Desperately Seeking Susan, by Susan Seidelman, a fairly recent NYU Film School graduate, has received an unfair share of raves along with a few discerning brickbats. I missed Miss Seidelman's first feature, Smithereens, the sort of movie where, I gather, the fuss had less to do with quality than with its having been brought in at a mere $80,000. But the new one cost $5 million, which makes it $4,999,999.98 in excess of the worth of Miss Seidelman's ideas. A ludicrous scenario by Leora Barish has Roberta, a mousy, repressed New Jersey housewife, ardently following around Susan--a swinger and drifter, one of whose lovers places messages for her in the want ads Roberta reads--who now sports ancient Egyptian earrings she has appropriated from a fleeting lover just murdered by his accomplice in an art theft. By a series of complicated and preposterous incidents, Roberta, while wearing Susan's jacket, is hit over the head, becomes amnesia, is mistaken for Susan both by the other thief out to get her and the earrings, and by Dez, a pal of Susan's main man, who is supposed to be watching over her in the latter's absence. Meanwhile, the real Susan ends up in Fort Lee getting involved with Roberta's philandering husband, while ...

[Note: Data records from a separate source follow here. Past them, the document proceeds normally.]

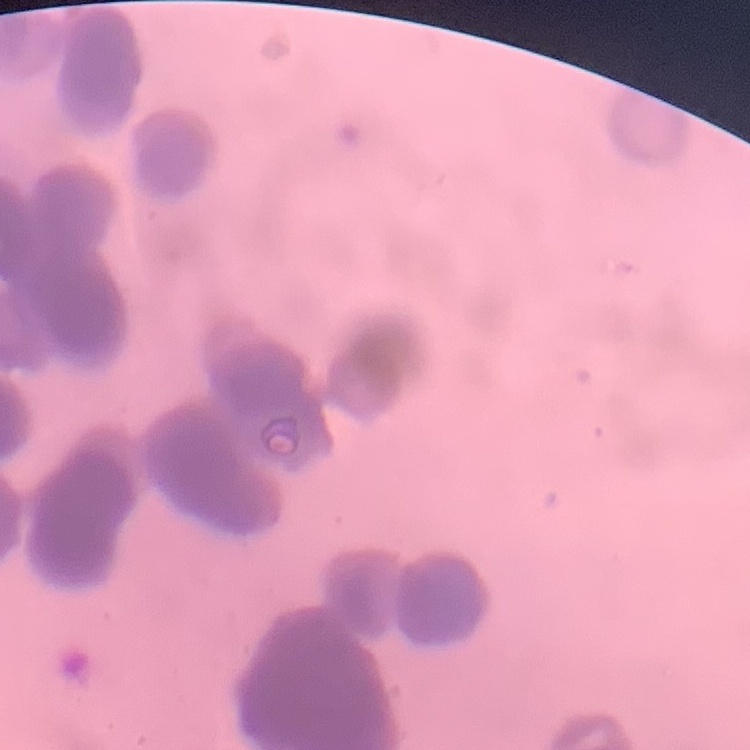
The erythrocytes exhibit rouleaux formation. Square crop of a larger photomicrograph. Thin peripheral smear. Stained with either Field's or Giemsa.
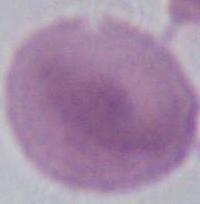

Summary:
  - Identification: erythrocyte
  - Modality: micrograph
  - Magnification: 1000x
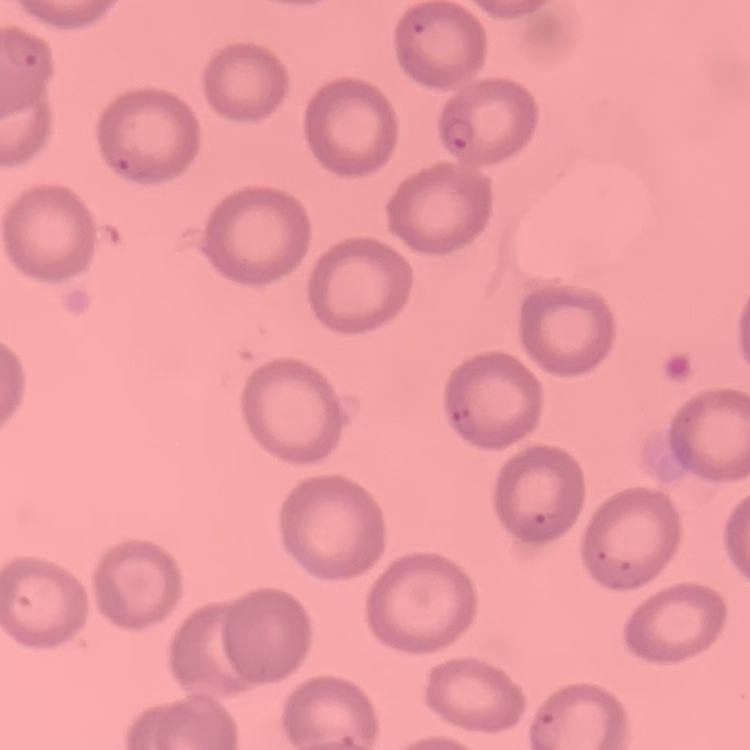

erythrocyte morphology = no rouleaux formation
stain = Field's or Giemsa
image type = one tile cut from a larger photomicrograph
preparation = thin blood film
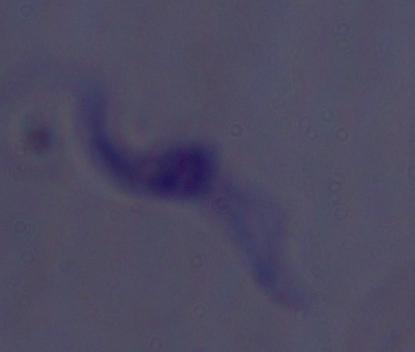

magnification = 1000x
identification = trypanosome
modality = photomicrograph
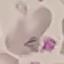
result: negative for malaria parasites
capture: smartphone camera at the microscope eyepiece
preparation: thin smear
image_type: automatically extracted cell patch, resized to 64 × 64 pixels
stain: Giemsa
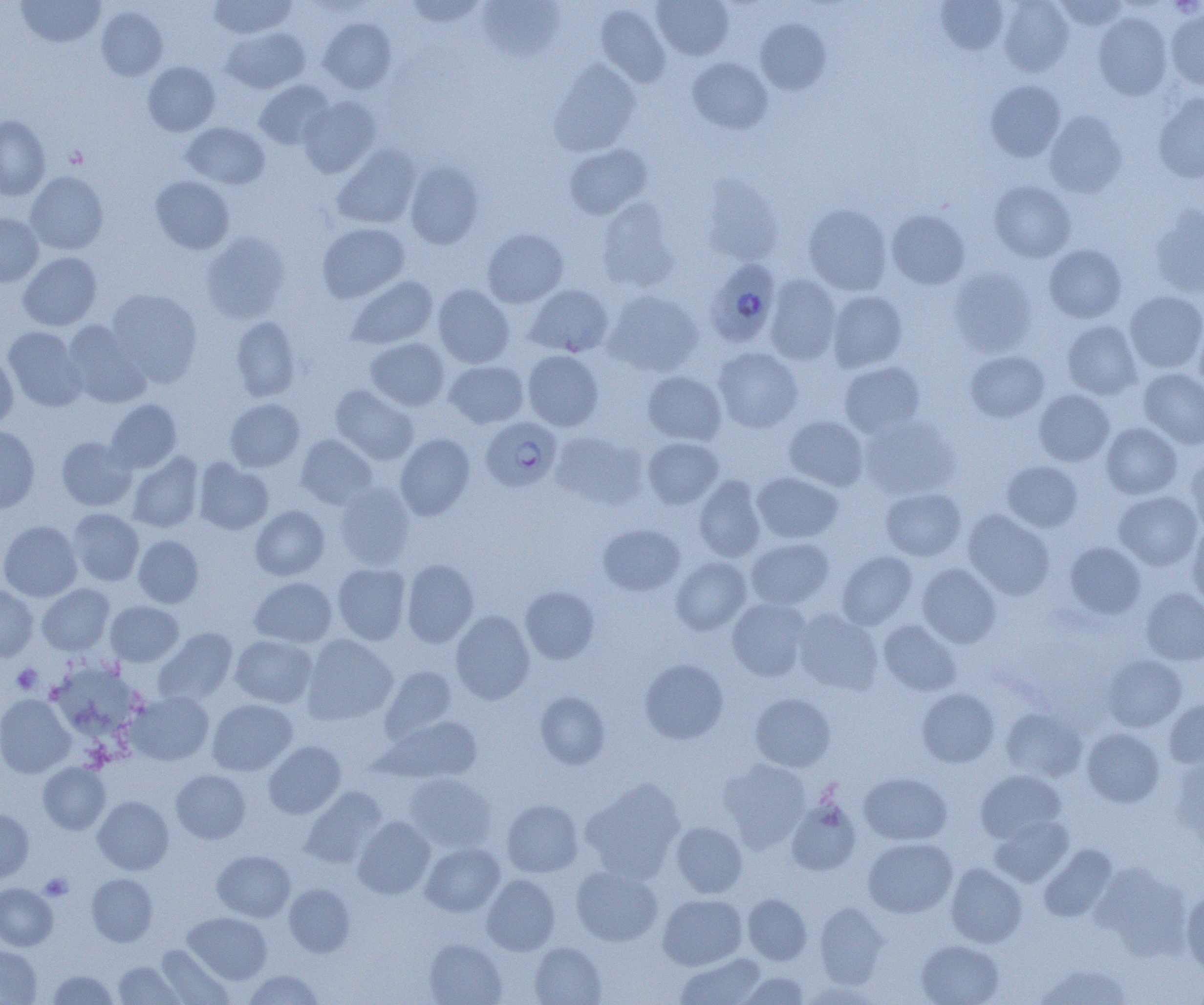

Approximate bounding boxes as named x1/y1/x2/y2 corners in pixels. Uninfected red blood cell locations: (x1=16, y1=0, x2=105, y2=47), (x1=208, y1=0, x2=296, y2=38), (x1=403, y1=0, x2=487, y2=28), (x1=651, y1=0, x2=734, y2=60), (x1=935, y1=0, x2=1009, y2=55), (x1=998, y1=0, x2=1074, y2=76), (x1=1055, y1=0, x2=1128, y2=32), (x1=477, y1=2, x2=566, y2=62), (x1=595, y1=3, x2=671, y2=87), (x1=96, y1=6, x2=168, y2=81), (x1=1166, y1=9, x2=1204, y2=90), (x1=1093, y1=11, x2=1172, y2=100), (x1=319, y1=18, x2=396, y2=93), (x1=755, y1=18, x2=831, y2=94), (x1=221, y1=27, x2=310, y2=93), (x1=687, y1=57, x2=773, y2=134), (x1=549, y1=60, x2=641, y2=157), (x1=142, y1=61, x2=220, y2=136), (x1=254, y1=80, x2=334, y2=150), (x1=985, y1=80, x2=1065, y2=161), (x1=1153, y1=92, x2=1204, y2=183), (x1=297, y1=96, x2=382, y2=178), (x1=1044, y1=110, x2=1127, y2=198), (x1=0, y1=115, x2=50, y2=200), (x1=182, y1=122, x2=270, y2=190), (x1=332, y1=144, x2=421, y2=229), (x1=564, y1=144, x2=652, y2=219), (x1=405, y1=161, x2=484, y2=249), (x1=25, y1=171, x2=109, y2=255), (x1=150, y1=176, x2=234, y2=254), (x1=699, y1=176, x2=783, y2=266), (x1=989, y1=180, x2=1076, y2=262), (x1=596, y1=197, x2=681, y2=292), (x1=803, y1=203, x2=893, y2=295), (x1=1148, y1=205, x2=1204, y2=298), (x1=886, y1=209, x2=970, y2=289), (x1=0, y1=213, x2=43, y2=287), (x1=317, y1=223, x2=410, y2=303), (x1=482, y1=228, x2=568, y2=307), (x1=201, y1=232, x2=290, y2=324), (x1=1044, y1=243, x2=1127, y2=323), (x1=18, y1=252, x2=102, y2=330), (x1=949, y1=266, x2=1037, y2=356), (x1=765, y1=273, x2=842, y2=365), (x1=346, y1=275, x2=438, y2=350), (x1=433, y1=284, x2=514, y2=368), (x1=525, y1=284, x2=613, y2=357), (x1=107, y1=288, x2=202, y2=386), (x1=603, y1=289, x2=703, y2=377), (x1=826, y1=290, x2=908, y2=372), (x1=1124, y1=290, x2=1204, y2=373), (x1=230, y1=316, x2=301, y2=402), (x1=1192, y1=316, x2=1204, y2=393), (x1=1062, y1=320, x2=1142, y2=399), (x1=64, y1=321, x2=152, y2=408), (x1=3, y1=326, x2=87, y2=412), (x1=365, y1=337, x2=450, y2=411), (x1=713, y1=347, x2=803, y2=433), (x1=522, y1=350, x2=604, y2=431), (x1=965, y1=350, x2=1049, y2=422), (x1=0, y1=351, x2=18, y2=428), (x1=443, y1=360, x2=529, y2=429), (x1=839, y1=361, x2=925, y2=438), (x1=1138, y1=367, x2=1204, y2=448), (x1=643, y1=371, x2=727, y2=445), (x1=331, y1=385, x2=419, y2=464), (x1=1034, y1=389, x2=1114, y2=466), (x1=225, y1=398, x2=305, y2=472), (x1=106, y1=399, x2=182, y2=472), (x1=784, y1=415, x2=869, y2=490), (x1=859, y1=415, x2=960, y2=499), (x1=1101, y1=423, x2=1182, y2=499), (x1=0, y1=424, x2=41, y2=513), (x1=550, y1=432, x2=647, y2=510), (x1=295, y1=434, x2=377, y2=510), (x1=395, y1=434, x2=475, y2=520), (x1=56, y1=436, x2=137, y2=511), (x1=642, y1=437, x2=723, y2=509), (x1=127, y1=452, x2=204, y2=533), (x1=1186, y1=455, x2=1204, y2=534), (x1=193, y1=458, x2=273, y2=535), (x1=1002, y1=460, x2=1083, y2=533), (x1=752, y1=472, x2=843, y2=544), (x1=693, y1=475, x2=767, y2=562), (x1=334, y1=482, x2=416, y2=569), (x1=880, y1=487, x2=966, y2=561), (x1=1113, y1=490, x2=1203, y2=571), (x1=250, y1=505, x2=330, y2=581), (x1=67, y1=508, x2=144, y2=586), (x1=963, y1=510, x2=1055, y2=599), (x1=0, y1=520, x2=82, y2=602), (x1=1187, y1=521, x2=1204, y2=609), (x1=598, y1=523, x2=685, y2=596), (x1=133, y1=535, x2=204, y2=608), (x1=745, y1=537, x2=835, y2=610), (x1=1064, y1=541, x2=1146, y2=619), (x1=836, y1=551, x2=917, y2=630), (x1=671, y1=556, x2=751, y2=634), (x1=401, y1=559, x2=479, y2=647), (x1=332, y1=563, x2=411, y2=645), (x1=917, y1=563, x2=1001, y2=648), (x1=249, y1=576, x2=337, y2=647), (x1=0, y1=584, x2=38, y2=661), (x1=37, y1=584, x2=114, y2=655), (x1=520, y1=586, x2=599, y2=664), (x1=1140, y1=587, x2=1204, y2=665), (x1=727, y1=598, x2=811, y2=680), (x1=105, y1=600, x2=184, y2=667), (x1=793, y1=609, x2=883, y2=695), (x1=451, y1=610, x2=535, y2=704), (x1=878, y1=619, x2=961, y2=695), (x1=154, y1=628, x2=238, y2=705), (x1=302, y1=634, x2=398, y2=725), (x1=230, y1=635, x2=317, y2=708), (x1=1101, y1=654, x2=1186, y2=733), (x1=639, y1=658, x2=728, y2=744), (x1=47, y1=661, x2=145, y2=743), (x1=380, y1=666, x2=457, y2=744), (x1=917, y1=688, x2=1000, y2=767), (x1=126, y1=691, x2=214, y2=765), (x1=535, y1=691, x2=610, y2=769), (x1=750, y1=693, x2=836, y2=772), (x1=0, y1=694, x2=76, y2=777), (x1=207, y1=698, x2=297, y2=776), (x1=1164, y1=698, x2=1204, y2=769), (x1=1001, y1=707, x2=1087, y2=781), (x1=379, y1=716, x2=482, y2=784), (x1=1082, y1=728, x2=1165, y2=807), (x1=263, y1=741, x2=346, y2=818), (x1=719, y1=757, x2=811, y2=849), (x1=1169, y1=759, x2=1204, y2=851), (x1=38, y1=762, x2=110, y2=834), (x1=171, y1=770, x2=251, y2=843), (x1=976, y1=770, x2=1066, y2=844), (x1=859, y1=772, x2=952, y2=845), (x1=403, y1=773, x2=497, y2=852), (x1=580, y1=778, x2=686, y2=882), (x1=301, y1=787, x2=386, y2=867), (x1=93, y1=796, x2=173, y2=875), (x1=786, y1=798, x2=861, y2=876), (x1=502, y1=799, x2=583, y2=878), (x1=0, y1=809, x2=34, y2=881), (x1=989, y1=815, x2=1073, y2=886), (x1=353, y1=816, x2=435, y2=899), (x1=671, y1=822, x2=748, y2=898), (x1=863, y1=838, x2=958, y2=918), (x1=420, y1=842, x2=505, y2=917), (x1=1038, y1=845, x2=1117, y2=922), (x1=212, y1=850, x2=295, y2=922), (x1=945, y1=863, x2=1026, y2=947), (x1=1091, y1=863, x2=1193, y2=958), (x1=571, y1=865, x2=663, y2=947), (x1=87, y1=873, x2=158, y2=946), (x1=482, y1=875, x2=560, y2=956), (x1=0, y1=883, x2=58, y2=950), (x1=284, y1=883, x2=355, y2=957), (x1=1181, y1=889, x2=1204, y2=974), (x1=743, y1=893, x2=812, y2=965), (x1=658, y1=894, x2=748, y2=970), (x1=814, y1=902, x2=889, y2=988), (x1=184, y1=912, x2=272, y2=984), (x1=423, y1=938, x2=506, y2=1005), (x1=916, y1=939, x2=1004, y2=1005), (x1=530, y1=942, x2=606, y2=1005), (x1=156, y1=945, x2=234, y2=1005), (x1=0, y1=946, x2=42, y2=1005), (x1=675, y1=952, x2=766, y2=1005), (x1=113, y1=961, x2=183, y2=1004), (x1=1032, y1=962, x2=1133, y2=1005), (x1=242, y1=969, x2=325, y2=1004), (x1=47, y1=970, x2=119, y2=1004), (x1=737, y1=971, x2=810, y2=1004). Platelet locations: (x1=64, y1=146, x2=87, y2=168), (x1=12, y1=664, x2=42, y2=694), (x1=39, y1=873, x2=73, y2=900). Plasmodium falciparum-infected red blood cell locations: (x1=704, y1=258, x2=781, y2=347), (x1=481, y1=417, x2=562, y2=491). Slide-level diagnosis: Plasmodium falciparum. Image is 1204×1005 pixels. Thin blood smear. 1000x magnification. Light microscopy. One field of a larger specimen.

But why go on? The story is sheer nonsense despite the odd, forlorn laugh; and the film's values are Gordianly confused. On the one hand, we are clearly supposed to admire Susan's emancipated freewheeling; on the other, we are meant to believe that Dez, a distrait movie projectionist, and Roberta, the newly liberated drudge (thanks to another knock, she recovers her identity, but only after a night in jail as a presumed hooker, where she learns a lot from a philosophical prostitute, as wouldn't from someone combining two of the most ancient professions?), will find old-style, happily-ever-after Hollywood bliss together in the East Village, while the beastly husband will end up alone, and in New Jersey at that. The strategy here is to make facile contrasts between the deliciously madcap life of bohemia and the oppressive and repressive existence (except for double-standard husbands) of suburbia. The stolen earrings and pursuit story are finally just a red herring, and galloping amnesia in 1985 is bad enough to make one wish the screen-writer had been knocked on the noodle instead, and had completely forgotten those lousy old movies from which she was cribbing--even, with a little extra luck, the wretched script she herself was concocting.
Miss Seidelman, except for a doggedly driving energy, shows no special talent, not even for getting much out of her actors. Rossana Arquette is too sweet for even the merest two-dimensional Roberta, and, as Dez, Aidan Quinn is just a loose-jawed, limp-eyed lug. As Susan, Madonna works out well enough, thanks to her innate quality of not-quite-top-grade meat that has a way of pouting from top to toe. But her acting is only as good as a roulette ball is on a roulette wheel--just try it on a soccer field. One thing about Miss Seidelman's film did, however, strike me. Any number of shots--anything from people getting out of an airplane to hors d'oeuvres being served at a cocktail party--are taken with the camera roughly waist-high. Later, seeing Miss S. at a gathering, I found her to be circa five feet tall. So there is a moral to this film after all: One person's eye level is another's belt level. The trouble that the moral is of not much greater use than the film.